Wählen Sie eine Lichtquelle mit einem hohen CRI. Ein höherer CRI bedeutet weniger blaues Licht und mehr rotes Licht, wenn alle anderen Dinge gleich sind. Eine LED-Lampe mit einem höheren CRI zum Beispiel hat mehr rote Energie und weniger blaue Energie für denselben Lichtton von 2700 K.
Achten Sie auf das M/P-Verhältnis, das Ihnen sagt, wie viel blaues Licht im Spektrum eines Lichts im Vergleich zu anderen Farben vorhanden ist, wenn der Hersteller es anbietet. Um die Exposition gegenüber blauem Licht zu reduzieren, wählen Sie Lampen mit einem M/P-Verhältnis von 0,4 oder darunter.
Sind LED-Lampen also ein Sicherheitsrisiko und beeinträchtigt das blaue Licht, das sie ausstrahlen, Ihre Gesundheit? Das tun sie in der Tat, aber die Gefahren und Sorgen sind ausschließlich auf die übermäßige Exposition gegenüber blauem Licht am Abend zurückzuführen, und sie sind überschaubar. Koffein ist vergleichbar mit blauem Licht, daher sollten die gleichen vernünftigen Sicherheitsmaßnahmen befolgt werden. Eine Stunde vor dem Schlafengehen möchte man zum Beispiel keinen doppelten Espresso trinken!
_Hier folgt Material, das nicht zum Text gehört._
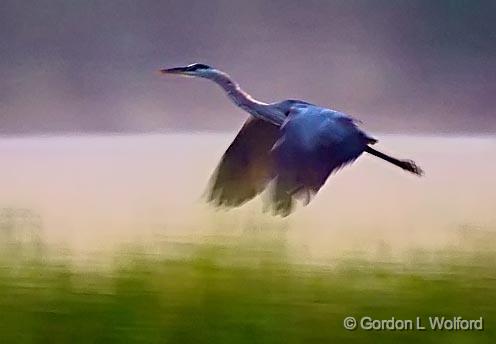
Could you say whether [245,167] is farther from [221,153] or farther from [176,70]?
[176,70]

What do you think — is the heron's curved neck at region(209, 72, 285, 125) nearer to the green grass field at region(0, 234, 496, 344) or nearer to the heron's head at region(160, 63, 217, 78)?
the heron's head at region(160, 63, 217, 78)

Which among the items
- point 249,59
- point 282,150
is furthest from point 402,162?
point 249,59

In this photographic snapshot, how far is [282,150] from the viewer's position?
129 cm

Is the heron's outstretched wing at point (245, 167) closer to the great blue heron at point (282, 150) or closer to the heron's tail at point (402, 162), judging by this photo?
the great blue heron at point (282, 150)

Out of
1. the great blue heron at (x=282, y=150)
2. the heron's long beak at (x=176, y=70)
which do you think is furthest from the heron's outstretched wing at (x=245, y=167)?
the heron's long beak at (x=176, y=70)

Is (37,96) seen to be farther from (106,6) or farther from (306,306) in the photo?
(306,306)

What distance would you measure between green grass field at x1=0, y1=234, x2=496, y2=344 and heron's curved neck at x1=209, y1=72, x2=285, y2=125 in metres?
0.19

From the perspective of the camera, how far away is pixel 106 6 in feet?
4.38

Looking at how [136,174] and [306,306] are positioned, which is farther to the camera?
[136,174]

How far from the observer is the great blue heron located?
4.21 feet

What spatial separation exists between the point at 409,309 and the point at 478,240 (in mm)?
152

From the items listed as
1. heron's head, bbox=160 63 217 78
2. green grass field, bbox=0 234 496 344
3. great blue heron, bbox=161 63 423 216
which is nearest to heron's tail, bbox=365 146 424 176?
great blue heron, bbox=161 63 423 216

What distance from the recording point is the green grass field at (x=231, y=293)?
1194 millimetres

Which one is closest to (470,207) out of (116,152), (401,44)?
(401,44)
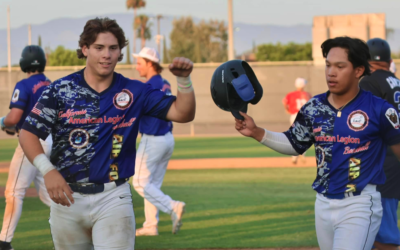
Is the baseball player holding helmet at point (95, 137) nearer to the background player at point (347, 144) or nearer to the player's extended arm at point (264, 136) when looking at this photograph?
the player's extended arm at point (264, 136)

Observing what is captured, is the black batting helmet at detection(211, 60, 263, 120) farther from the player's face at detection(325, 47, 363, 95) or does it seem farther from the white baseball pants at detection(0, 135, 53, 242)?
the white baseball pants at detection(0, 135, 53, 242)

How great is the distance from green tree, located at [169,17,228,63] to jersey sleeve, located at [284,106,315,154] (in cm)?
9633

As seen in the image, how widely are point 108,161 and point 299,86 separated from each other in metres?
13.2

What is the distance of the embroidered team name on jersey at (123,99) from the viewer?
4387 millimetres

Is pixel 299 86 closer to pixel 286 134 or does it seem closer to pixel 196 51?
pixel 286 134

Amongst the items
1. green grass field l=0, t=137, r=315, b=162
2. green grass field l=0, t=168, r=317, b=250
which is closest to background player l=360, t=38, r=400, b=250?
→ green grass field l=0, t=168, r=317, b=250

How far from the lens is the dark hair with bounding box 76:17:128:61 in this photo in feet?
14.4

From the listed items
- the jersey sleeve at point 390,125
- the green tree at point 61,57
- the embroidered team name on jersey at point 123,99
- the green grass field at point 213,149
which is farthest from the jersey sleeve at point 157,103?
the green tree at point 61,57

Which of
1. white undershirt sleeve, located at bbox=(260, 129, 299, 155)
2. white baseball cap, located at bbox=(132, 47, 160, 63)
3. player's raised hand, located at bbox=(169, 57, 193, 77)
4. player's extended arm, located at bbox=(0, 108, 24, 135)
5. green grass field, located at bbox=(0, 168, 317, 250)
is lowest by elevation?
green grass field, located at bbox=(0, 168, 317, 250)

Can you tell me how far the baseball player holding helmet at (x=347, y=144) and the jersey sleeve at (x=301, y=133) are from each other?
0.02 m

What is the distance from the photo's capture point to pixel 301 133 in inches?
192

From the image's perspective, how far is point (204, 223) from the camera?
920 centimetres

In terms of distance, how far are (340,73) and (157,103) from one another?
4.68ft

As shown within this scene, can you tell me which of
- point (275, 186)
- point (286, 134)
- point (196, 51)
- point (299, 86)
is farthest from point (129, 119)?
point (196, 51)
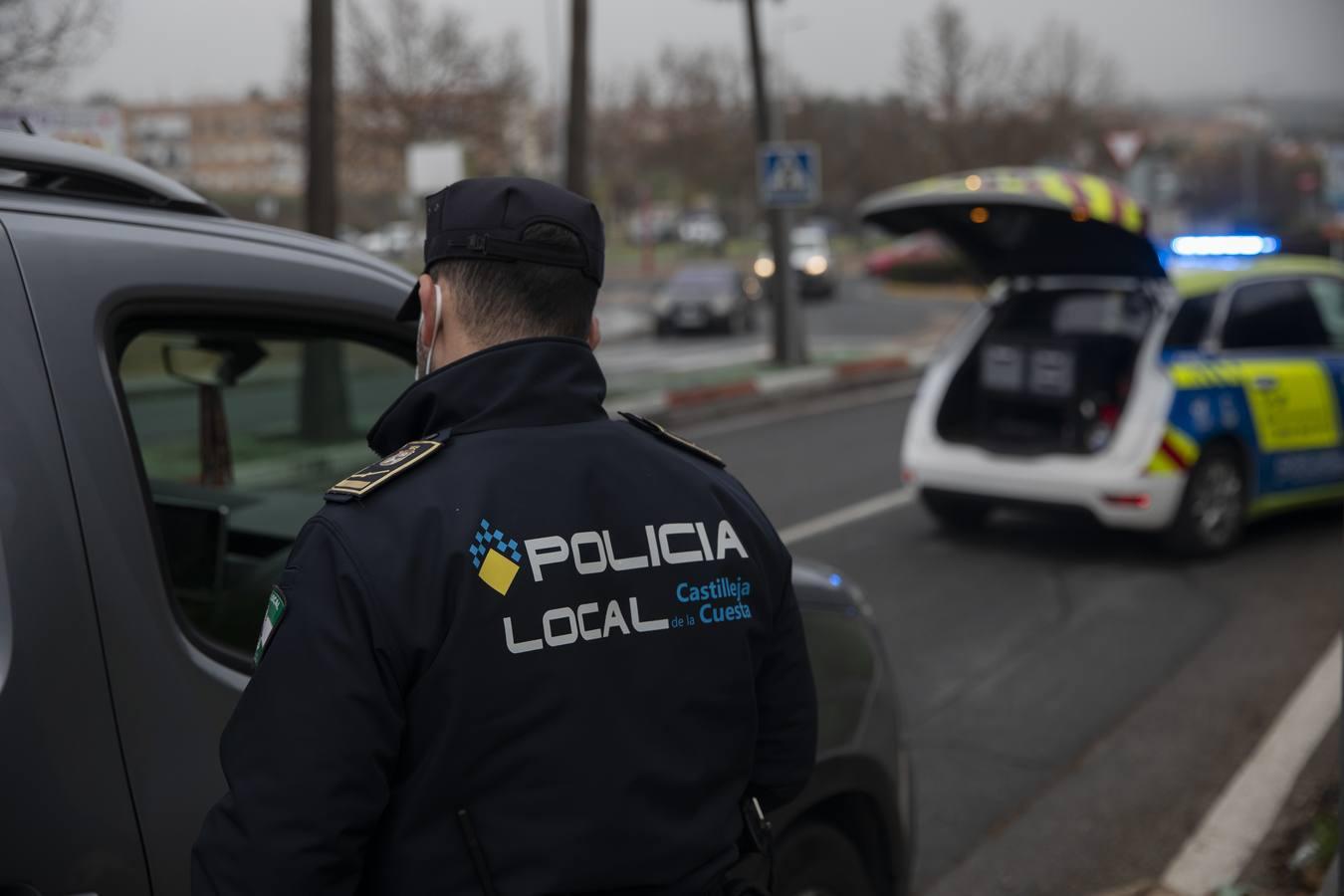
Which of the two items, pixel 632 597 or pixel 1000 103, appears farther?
pixel 1000 103

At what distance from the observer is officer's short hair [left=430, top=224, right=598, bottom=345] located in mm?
1800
Abbildung 2: Ein Diagramm, das die Variationen der Farbtemperatur anzeigt. Wärmere Farbtemperaturen (unter 2700 K) eignen sich am besten, um Ruhe und Entspannung zu fördern.
Sie können LED-Leuchten ohne gesundheitsschädliche Auswirkungen der „Blaulichtgefahr“ sicher in Ihr Haus einbauen, indem Sie die Spezifikationen der LED-Lampen beachten, die erforderlichen Maßnahmen ergreifen und einen gesunden Menschenverstand anwenden.